Objective:
Give the lines of the records below, from the line containing "Presented in this" through the line containing "is positioned farthest from the camera?", inclusive, as a Markdown table with the columns Row and Text. Leave out blank lines and number the rows in order.

Dataset records:
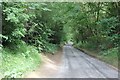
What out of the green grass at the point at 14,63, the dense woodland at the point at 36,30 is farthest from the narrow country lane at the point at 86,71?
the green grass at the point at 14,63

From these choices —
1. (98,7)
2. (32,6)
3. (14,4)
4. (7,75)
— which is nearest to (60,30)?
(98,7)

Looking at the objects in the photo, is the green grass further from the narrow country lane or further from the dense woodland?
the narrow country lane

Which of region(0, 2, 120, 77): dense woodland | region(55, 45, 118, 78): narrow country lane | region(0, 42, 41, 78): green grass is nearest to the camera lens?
---
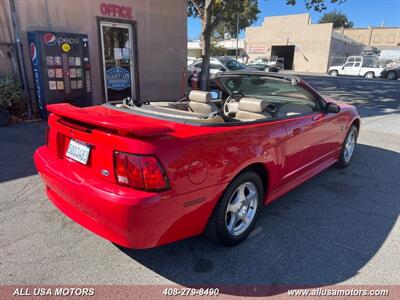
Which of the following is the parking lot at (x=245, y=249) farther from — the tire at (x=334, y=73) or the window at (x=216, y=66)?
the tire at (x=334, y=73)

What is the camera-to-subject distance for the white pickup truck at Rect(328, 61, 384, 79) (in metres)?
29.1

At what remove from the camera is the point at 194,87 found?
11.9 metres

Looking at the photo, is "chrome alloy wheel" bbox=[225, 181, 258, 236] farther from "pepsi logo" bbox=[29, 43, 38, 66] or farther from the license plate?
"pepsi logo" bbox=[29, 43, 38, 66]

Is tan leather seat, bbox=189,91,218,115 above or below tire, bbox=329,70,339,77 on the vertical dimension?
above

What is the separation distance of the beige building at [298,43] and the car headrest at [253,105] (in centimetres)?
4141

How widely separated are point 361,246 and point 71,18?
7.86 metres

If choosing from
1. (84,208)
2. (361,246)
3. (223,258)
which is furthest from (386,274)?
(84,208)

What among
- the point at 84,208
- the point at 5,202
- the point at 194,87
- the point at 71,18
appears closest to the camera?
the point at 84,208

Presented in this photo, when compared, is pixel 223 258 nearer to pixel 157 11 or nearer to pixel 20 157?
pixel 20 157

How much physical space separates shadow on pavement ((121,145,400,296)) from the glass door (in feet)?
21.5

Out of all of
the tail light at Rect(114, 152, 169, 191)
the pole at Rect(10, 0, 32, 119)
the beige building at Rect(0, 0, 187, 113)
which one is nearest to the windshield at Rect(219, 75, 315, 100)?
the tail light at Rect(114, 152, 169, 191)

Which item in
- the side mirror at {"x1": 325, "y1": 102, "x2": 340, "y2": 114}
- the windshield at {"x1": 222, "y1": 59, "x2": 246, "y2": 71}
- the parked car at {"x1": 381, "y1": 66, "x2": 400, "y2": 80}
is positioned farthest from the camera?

Correct response:
| Row | Text |
|---|---|
| 1 | Presented in this photo, when compared, is pixel 223 258 nearer to pixel 157 11 or nearer to pixel 20 157? |
| 2 | pixel 20 157 |
| 3 | How much physical space separates shadow on pavement ((121,145,400,296)) from the glass door (in feet)? |
| 4 | 21.5 |
| 5 | Out of all of |
| 6 | the tail light at Rect(114, 152, 169, 191) |
| 7 | the pole at Rect(10, 0, 32, 119) |
| 8 | the beige building at Rect(0, 0, 187, 113) |
| 9 | which one is nearest to the windshield at Rect(219, 75, 315, 100)? |
| 10 | the tail light at Rect(114, 152, 169, 191) |
| 11 | Which item in |
| 12 | - the side mirror at {"x1": 325, "y1": 102, "x2": 340, "y2": 114} |
| 13 | - the windshield at {"x1": 222, "y1": 59, "x2": 246, "y2": 71} |
| 14 | - the parked car at {"x1": 381, "y1": 66, "x2": 400, "y2": 80} |
| 15 | is positioned farthest from the camera? |